La consacrazione definitiva arriva con la Fiera industriale (oggi diremmo Expo) del 1881 quando Milano si mette in vetrina. La definizione di “capitale morale” sembra essere più o meno di quel periodo, assegnata oltretutto da un napoletano, Ruggero Bonghi, che in quegli anni dirigeva il quotidiano milanese La Perseveranza. Il successo (della definizione) è virale: va bene a tutti, ai milanesi per consolarsi, ai romani per consolarli. Come scriveva Guido Lopez «la mostra avvalorava l’operosità alacre di una città che si proclamava con orgoglio consapevole “capitale morale d’Italia”. Traduzione moderna del vecchio proverbio popolare Milan dis, e Milan fa. Renzo De Felice però non era d’accordo: «L’Italia ha solo due capitali: Napoli e Palermo», le uniche che ricordano Parigi, Madrid, Vienna, come sottolineò lo storico.

Tuttavia Milano sembra effettivamente diventata una fucina non solo industriale. Roberto Sacchetti, nel suo La vita letteraria a Milano nel 1880 la butta sull’etica: «A Milano non si commette la ridicolaggine di chiamare il conte Maffei, il cavaliere Boito, il cavaliere Ponchelli, il cavaliere Verga. Si dice Boito, Verga… e si crede di dir molto». Ognuno è considerato per quel che fa, insomma, non per quel che è. Dice Gaetano Salvemini: «Quello che oggi pensa Milano, domani lo penserà l’Italia». La città sembra voler pungolare un’Italia che ha voluto, che ha contribuito a costruire, ma che non è come avrebbe dovuto essere. Luigi Albertini schiera il quotidiano più influente del Paese, il Corriere della Sera, su posizioni interventiste, in contrapposizione al neutralismo del piemontese Giovanni Giolitti. E il fascismo sarà una faccenda tutta milanese: Benito Mussolini direttore de l’Avanti!, con sede in città, frequenta la casa milanese di Filippo Turati e Anna Kulishioff, dove conosce e diventa amante della veneziana Margherita Sarfatti che gli inculcherà il mito della romanità. Ed è nella milanese piazza San Sepolcro che il futuro Duce fonda i Fasci italiani di combattimento, il 23 marzo 1919.

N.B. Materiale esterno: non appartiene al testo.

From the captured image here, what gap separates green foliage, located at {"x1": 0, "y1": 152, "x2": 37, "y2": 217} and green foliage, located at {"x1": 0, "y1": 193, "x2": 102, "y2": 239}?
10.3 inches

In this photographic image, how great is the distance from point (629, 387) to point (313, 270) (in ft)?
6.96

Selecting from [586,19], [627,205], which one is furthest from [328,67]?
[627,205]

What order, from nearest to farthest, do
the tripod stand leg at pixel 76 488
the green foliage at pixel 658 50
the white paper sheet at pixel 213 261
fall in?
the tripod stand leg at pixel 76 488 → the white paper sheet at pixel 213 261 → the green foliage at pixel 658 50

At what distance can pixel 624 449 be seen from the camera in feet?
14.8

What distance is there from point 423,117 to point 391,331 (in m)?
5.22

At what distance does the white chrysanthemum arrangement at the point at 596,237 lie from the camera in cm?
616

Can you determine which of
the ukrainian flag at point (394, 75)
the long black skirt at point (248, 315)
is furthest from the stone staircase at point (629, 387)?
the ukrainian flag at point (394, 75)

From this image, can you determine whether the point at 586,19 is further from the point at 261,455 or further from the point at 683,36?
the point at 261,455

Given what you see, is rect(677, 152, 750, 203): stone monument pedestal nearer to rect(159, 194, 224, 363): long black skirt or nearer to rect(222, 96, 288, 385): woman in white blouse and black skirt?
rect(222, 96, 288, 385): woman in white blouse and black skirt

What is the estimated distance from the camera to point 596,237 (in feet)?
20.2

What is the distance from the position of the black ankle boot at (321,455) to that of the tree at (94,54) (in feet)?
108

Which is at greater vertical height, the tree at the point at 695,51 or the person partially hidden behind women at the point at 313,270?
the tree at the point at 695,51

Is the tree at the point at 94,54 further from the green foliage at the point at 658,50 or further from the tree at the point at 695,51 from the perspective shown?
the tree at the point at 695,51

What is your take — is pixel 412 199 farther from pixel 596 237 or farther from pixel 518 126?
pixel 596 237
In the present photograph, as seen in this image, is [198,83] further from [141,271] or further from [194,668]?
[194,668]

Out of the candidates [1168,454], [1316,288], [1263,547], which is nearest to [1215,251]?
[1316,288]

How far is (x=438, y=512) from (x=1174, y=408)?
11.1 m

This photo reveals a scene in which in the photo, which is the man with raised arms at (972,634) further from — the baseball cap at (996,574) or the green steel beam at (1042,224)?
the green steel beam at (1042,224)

Il mito continua anche nel secondo dopoguerra, quando Milano diventa più che mai l’ombelico dell’Italia industriale, il centro dell’immigrazione (qualora si eccettui la Fiat). I primi ad arrivare sono i veneti, da allora qualificati con l’aggettivo di “terroni del Nord), seguono i siciliani, i pugliesi e tutti gli altri. Recita un proverbio: “Chi ghe volta el cü a Milan, ghe volta el cü al pan” (chi gira il culo a Milano, gira il culo al pane).

Per parecchi anni la città vive una crisi di rappresentanza politica: la “capitale morale” conta relativamente poco nei palazzi del potere romano, dove non brilla un astro meneghino di prima grandezza fino all’avvento del socialista Bettino Craxi. Ma ormai siamo negli anni Ottanta e il mito comincia a offuscarsi. Alla “Milano da bere” immortalata, verso la metà del decennio, in un celeberrimo spot pubblicitario dell’amaro Ramazzotti, si contrappone la “Duomo connection”, un’inchiesta giudiziaria promossa tra il 1989 e il 1990 dal pubblico ministero Ilda Boccassini (ebbene sì, proprio lei) e attuata dal celeberrimo capitano Ultimo (al secolo Sergio De Caprio, capitano dei carabinieri). Un paio d’anni più tardi esplode Tangentopoli e l’effetto collaterale è l’entrata in scena di un altro milanese che avrebbe segnato parecchio la vita politica italiana: il cavalier Silvio Berlusconi. E tra “Berlusconi” e “morale” la contrapposizione è definitiva.